Stored entries:
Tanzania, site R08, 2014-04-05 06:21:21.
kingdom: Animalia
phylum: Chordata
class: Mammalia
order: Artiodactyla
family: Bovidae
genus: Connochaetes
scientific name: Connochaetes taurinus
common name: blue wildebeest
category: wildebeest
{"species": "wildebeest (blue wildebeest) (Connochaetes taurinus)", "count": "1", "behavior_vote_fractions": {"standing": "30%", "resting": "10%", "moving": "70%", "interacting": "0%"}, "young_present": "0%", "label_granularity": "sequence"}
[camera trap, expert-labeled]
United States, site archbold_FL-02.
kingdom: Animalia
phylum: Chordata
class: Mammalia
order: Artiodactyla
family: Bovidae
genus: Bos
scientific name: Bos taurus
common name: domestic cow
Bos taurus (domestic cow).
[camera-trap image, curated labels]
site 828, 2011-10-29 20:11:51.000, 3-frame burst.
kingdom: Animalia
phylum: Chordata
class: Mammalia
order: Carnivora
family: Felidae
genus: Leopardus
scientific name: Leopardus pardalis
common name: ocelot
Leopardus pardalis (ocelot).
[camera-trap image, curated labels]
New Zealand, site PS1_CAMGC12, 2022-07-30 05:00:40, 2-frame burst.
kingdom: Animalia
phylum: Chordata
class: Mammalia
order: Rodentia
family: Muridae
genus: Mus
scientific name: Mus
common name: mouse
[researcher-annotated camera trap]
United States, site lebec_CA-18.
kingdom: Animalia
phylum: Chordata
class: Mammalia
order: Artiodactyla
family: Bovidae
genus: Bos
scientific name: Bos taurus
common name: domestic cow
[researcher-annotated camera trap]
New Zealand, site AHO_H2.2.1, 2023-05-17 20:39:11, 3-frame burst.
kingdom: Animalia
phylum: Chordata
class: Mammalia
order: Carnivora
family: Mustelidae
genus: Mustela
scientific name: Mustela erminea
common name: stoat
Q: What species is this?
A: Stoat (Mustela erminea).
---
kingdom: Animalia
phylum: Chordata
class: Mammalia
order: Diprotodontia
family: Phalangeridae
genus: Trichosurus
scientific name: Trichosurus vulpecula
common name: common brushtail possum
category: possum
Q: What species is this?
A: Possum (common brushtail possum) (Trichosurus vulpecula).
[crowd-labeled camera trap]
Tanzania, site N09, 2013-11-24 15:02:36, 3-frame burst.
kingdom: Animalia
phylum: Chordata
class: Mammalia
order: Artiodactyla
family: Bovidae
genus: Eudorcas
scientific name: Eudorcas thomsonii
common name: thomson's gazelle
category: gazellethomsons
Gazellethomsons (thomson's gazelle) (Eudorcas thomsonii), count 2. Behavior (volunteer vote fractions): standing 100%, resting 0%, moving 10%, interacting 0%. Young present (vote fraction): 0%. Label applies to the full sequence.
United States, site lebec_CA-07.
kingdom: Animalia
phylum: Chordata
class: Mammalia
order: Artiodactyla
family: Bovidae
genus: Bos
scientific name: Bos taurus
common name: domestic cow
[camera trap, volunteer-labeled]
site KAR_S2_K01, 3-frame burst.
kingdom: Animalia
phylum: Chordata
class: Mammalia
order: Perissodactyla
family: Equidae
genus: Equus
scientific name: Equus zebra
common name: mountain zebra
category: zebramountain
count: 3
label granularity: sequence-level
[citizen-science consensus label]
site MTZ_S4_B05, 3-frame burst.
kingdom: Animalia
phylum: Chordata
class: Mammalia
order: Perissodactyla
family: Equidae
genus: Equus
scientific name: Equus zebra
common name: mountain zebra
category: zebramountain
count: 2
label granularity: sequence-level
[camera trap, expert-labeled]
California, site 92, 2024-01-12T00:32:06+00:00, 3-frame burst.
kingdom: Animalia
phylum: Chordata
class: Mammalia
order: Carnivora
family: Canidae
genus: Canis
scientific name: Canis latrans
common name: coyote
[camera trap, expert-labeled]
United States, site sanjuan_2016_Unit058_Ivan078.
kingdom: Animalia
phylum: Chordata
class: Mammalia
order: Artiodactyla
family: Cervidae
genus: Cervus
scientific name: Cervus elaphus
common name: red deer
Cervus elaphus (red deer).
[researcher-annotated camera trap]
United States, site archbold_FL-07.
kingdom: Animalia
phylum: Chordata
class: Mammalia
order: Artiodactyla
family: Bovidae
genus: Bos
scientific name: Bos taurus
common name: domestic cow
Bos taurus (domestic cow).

## [Problem description]
Copy the entries exactly, leaving no line out.

## [Exercise response]
Tanzania, site R08, 2014-04-05 06:21:21.
kingdom: Animalia
phylum: Chordata
class: Mammalia
order: Artiodactyla
family: Bovidae
genus: Connochaetes
scientific name: Connochaetes taurinus
common name: blue wildebeest
category: wildebeest
{"species": "wildebeest (blue wildebeest) (Connochaetes taurinus)", "count": "1", "behavior_vote_fractions": {"standing": "30%", "resting": "10%", "moving": "70%", "interacting": "0%"}, "young_present": "0%", "label_granularity": "sequence"}
[camera trap, expert-labeled]
United States, site archbold_FL-02.
kingdom: Animalia
phylum: Chordata
class: Mammalia
order: Artiodactyla
family: Bovidae
genus: Bos
scientific name: Bos taurus
common name: domestic cow
Bos taurus (domestic cow).
[camera-trap image, curated labels]
site 828, 2011-10-29 20:11:51.000, 3-frame burst.
kingdom: Animalia
phylum: Chordata
class: Mammalia
order: Carnivora
family: Felidae
genus: Leopardus
scientific name: Leopardus pardalis
common name: ocelot
Leopardus pardalis (ocelot).
[camera-trap image, curated labels]
New Zealand, site PS1_CAMGC12, 2022-07-30 05:00:40, 2-frame burst.
kingdom: Animalia
phylum: Chordata
class: Mammalia
order: Rodentia
family: Muridae
genus: Mus
scientific name: Mus
common name: mouse
[researcher-annotated camera trap]
United States, site lebec_CA-18.
kingdom: Animalia
phylum: Chordata
class: Mammalia
order: Artiodactyla
family: Bovidae
genus: Bos
scientific name: Bos taurus
common name: domestic cow
[researcher-annotated camera trap]
New Zealand, site AHO_H2.2.1, 2023-05-17 20:39:11, 3-frame burst.
kingdom: Animalia
phylum: Chordata
class: Mammalia
order: Carnivora
family: Mustelidae
genus: Mustela
scientific name: Mustela erminea
common name: stoat
Q: What species is this?
A: Stoat (Mustela erminea).
---
kingdom: Animalia
phylum: Chordata
class: Mammalia
order: Diprotodontia
family: Phalangeridae
genus: Trichosurus
scientific name: Trichosurus vulpecula
common name: common brushtail possum
category: possum
Q: What species is this?
A: Possum (common brushtail possum) (Trichosurus vulpecula).
[crowd-labeled camera trap]
Tanzania, site N09, 2013-11-24 15:02:36, 3-frame burst.
kingdom: Animalia
phylum: Chordata
class: Mammalia
order: Artiodactyla
family: Bovidae
genus: Eudorcas
scientific name: Eudorcas thomsonii
common name: thomson's gazelle
category: gazellethomsons
Gazellethomsons (thomson's gazelle) (Eudorcas thomsonii), count 2. Behavior (volunteer vote fractions): standing 100%, resting 0%, moving 10%, interacting 0%. Young present (vote fraction): 0%. Label applies to the full sequence.
United States, site lebec_CA-07.
kingdom: Animalia
phylum: Chordata
class: Mammalia
order: Artiodactyla
family: Bovidae
genus: Bos
scientific name: Bos taurus
common name: domestic cow
[camera trap, volunteer-labeled]
site KAR_S2_K01, 3-frame burst.
kingdom: Animalia
phylum: Chordata
class: Mammalia
order: Perissodactyla
family: Equidae
genus: Equus
scientific name: Equus zebra
common name: mountain zebra
category: zebramountain
count: 3
label granularity: sequence-level
[citizen-science consensus label]
site MTZ_S4_B05, 3-frame burst.
kingdom: Animalia
phylum: Chordata
class: Mammalia
order: Perissodactyla
family: Equidae
genus: Equus
scientific name: Equus zebra
common name: mountain zebra
category: zebramountain
count: 2
label granularity: sequence-level
[camera trap, expert-labeled]
California, site 92, 2024-01-12T00:32:06+00:00, 3-frame burst.
kingdom: Animalia
phylum: Chordata
class: Mammalia
order: Carnivora
family: Canidae
genus: Canis
scientific name: Canis latrans
common name: coyote
[camera trap, expert-labeled]
United States, site sanjuan_2016_Unit058_Ivan078.
kingdom: Animalia
phylum: Chordata
class: Mammalia
order: Artiodactyla
family: Cervidae
genus: Cervus
scientific name: Cervus elaphus
common name: red deer
Cervus elaphus (red deer).
[researcher-annotated camera trap]
United States, site archbold_FL-07.
kingdom: Animalia
phylum: Chordata
class: Mammalia
order: Artiodactyla
family: Bovidae
genus: Bos
scientific name: Bos taurus
common name: domestic cow
Bos taurus (domestic cow).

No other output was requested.